The galaxy, called NGC 3344 and located in the constellation of Leo Minor, can be seen head-on in the incredible photo.
NGC 3344 is only half the size of the Milky Way, but it stands out because of its striking beauty, according to a statement released by the Hubble Space Telescope today.
The Hubble Space Telescope has captured this stunning image of the NGC 3344 galaxy, which is 20 million light years away. According to NASA, it’s located in the constellation of Leo Minor
‘Beauty, grace, mystery – this magnificent spiral galaxy has all the qualities of a perfect galactic Valentine,’ the statement read.
It continued: ‘Captured by the NASA/ESA Hubble Space Telescope, the galaxy NGC 3344 presents itself face-on, allowing astronomers a detailed look at its intricate and elegant structure.’
The stunning image was made possible by a combination of Hubble’s capabilities and the galaxy’s positioning, the statement explained.
‘Hubble’s ability to observe objects over a wide range of different wavelengths reveals features that would otherwise remain invisible,’ the statement explained.
The statement also said that spiral galaxies such as NGC 3344 can be seen from a number of angles, all of which reveal different details about them to scientists.
‘Some are seen edge-on, giving astronomers an excellent idea of the galaxy’s vertical structure; others are seen at an angle, providing a hint of the size and structure of the spiral arms; while others are seen face-on, showcasing their arms and bright core in all their beauty.’
The new image shows the NGC 3344 galaxy, which is categorized as weakly barred, head-on. The image shows the central bar in the galaxy, though it is faint. It is the ‘elongated lane of stars trailing through the nucleus of the galaxy’.
Astronomers believe two-thirds of spiral galaxies are barred like the one featured in the photo, including the Milky Way.
The galaxy, which can also be seen here, is a spiral galaxy.
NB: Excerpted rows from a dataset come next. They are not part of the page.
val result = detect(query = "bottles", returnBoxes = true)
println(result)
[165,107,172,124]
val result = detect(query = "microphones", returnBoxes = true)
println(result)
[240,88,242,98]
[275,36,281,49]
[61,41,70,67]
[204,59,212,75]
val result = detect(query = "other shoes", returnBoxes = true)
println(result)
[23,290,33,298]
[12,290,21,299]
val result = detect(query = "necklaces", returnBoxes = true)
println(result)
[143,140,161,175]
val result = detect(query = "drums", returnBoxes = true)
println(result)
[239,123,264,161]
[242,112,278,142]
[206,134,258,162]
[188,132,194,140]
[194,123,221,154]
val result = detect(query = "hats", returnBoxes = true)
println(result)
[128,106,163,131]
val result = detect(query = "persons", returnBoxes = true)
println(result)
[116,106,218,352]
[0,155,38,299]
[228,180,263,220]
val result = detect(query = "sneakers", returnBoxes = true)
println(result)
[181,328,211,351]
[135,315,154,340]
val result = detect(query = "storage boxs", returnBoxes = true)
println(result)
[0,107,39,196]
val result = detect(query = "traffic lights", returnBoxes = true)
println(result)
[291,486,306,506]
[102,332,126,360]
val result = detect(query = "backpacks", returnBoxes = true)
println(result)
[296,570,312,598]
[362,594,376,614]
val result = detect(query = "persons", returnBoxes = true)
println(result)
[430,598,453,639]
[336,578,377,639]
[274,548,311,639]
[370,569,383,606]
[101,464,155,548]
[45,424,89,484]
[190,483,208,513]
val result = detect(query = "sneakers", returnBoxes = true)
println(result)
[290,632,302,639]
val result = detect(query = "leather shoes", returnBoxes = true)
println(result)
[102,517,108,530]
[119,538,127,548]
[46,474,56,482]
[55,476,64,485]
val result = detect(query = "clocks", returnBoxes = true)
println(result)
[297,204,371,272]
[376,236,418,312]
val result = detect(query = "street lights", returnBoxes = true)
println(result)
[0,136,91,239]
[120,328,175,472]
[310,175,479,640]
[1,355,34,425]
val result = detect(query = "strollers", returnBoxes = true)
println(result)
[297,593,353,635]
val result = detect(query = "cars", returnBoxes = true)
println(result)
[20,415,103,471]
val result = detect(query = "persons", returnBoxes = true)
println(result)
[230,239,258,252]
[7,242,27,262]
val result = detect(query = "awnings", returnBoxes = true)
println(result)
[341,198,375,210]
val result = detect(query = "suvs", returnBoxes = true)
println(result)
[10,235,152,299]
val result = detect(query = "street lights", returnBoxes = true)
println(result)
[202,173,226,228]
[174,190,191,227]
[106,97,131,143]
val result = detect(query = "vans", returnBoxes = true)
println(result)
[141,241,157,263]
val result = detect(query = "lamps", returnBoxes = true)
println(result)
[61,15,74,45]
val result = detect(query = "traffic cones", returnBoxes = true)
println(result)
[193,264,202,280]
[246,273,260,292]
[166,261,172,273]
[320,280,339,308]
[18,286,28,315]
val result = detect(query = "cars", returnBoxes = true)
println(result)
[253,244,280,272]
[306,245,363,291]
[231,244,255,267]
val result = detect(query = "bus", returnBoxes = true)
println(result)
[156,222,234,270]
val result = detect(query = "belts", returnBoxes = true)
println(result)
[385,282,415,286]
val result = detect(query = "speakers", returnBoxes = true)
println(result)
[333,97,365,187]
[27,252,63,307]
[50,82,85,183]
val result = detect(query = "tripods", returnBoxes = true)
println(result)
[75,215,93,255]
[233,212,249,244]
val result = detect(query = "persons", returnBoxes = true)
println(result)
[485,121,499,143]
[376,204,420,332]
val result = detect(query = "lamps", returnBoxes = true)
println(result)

It is a part of a group that leads off the Virgo Supercluster, which is made up of several thousand galaxies. NGC 3344 is only half the size of the Milky Way
The new picture is actually the combined images of a number of photos taken by the Hubble.
‘Hubble’s capacity to observe celestial objects in different wavelengths allows us to see more than just the spiral arms sweeping out loosely around the center in a gorgeous whorl.
‘This image is a composite of images taken through different filters, ranging from the near ultraviolet, to the optical and the near-infrared. Together, they show a more complete picture of the galaxy,’ the statement explained.
The detailed image released today would not be possible to take in with the human eye alone.
The galaxy’s spiral arms shown in the photo are the regions where new stars are born. These stars’ high temperatures allow them to to shine blue, which is why they are easily identifiable in the picture.
Additionally, dust and gas clouds located in the spiral arms can be seen glowing red in the photo. Materials for more stars exist in these clouds.
But the stars that can be seen on the left side of the picture are closer to earth. The statement says these ‘bright, jewel-like stars…belong to our own galaxy and just happened to photobomb this Hubble image’.
Even though the picture reveals much detail about NGC 3344, the statement says that scientists do not have a great understanding of the galaxy’s features.
Astronomers do not understand the paths of some of the galaxy’s outer stars.
Sometimes a high concentration of a galaxy’s stars in its center can influence outer stars’ movements, but scientists do not think this is what has happened in NGC 3344.
Instead, astronomers think these ‘weirdly behaving outer stars’ could have originally belonged to another galaxy and then been ‘stolen’ by NGC 3344.
They are also perplexed by NGC 3344’s positioning. The statement noted that the galaxy is part of a group that leads off the Virgo Supercluster, which it describes as ‘a gargantuan collection of several thousand galaxies’.
‘[NGC 3344] stands out from these thousands of galaxies because of its beauty, which highlights to us the elegance of the Universe,’ the statement ends.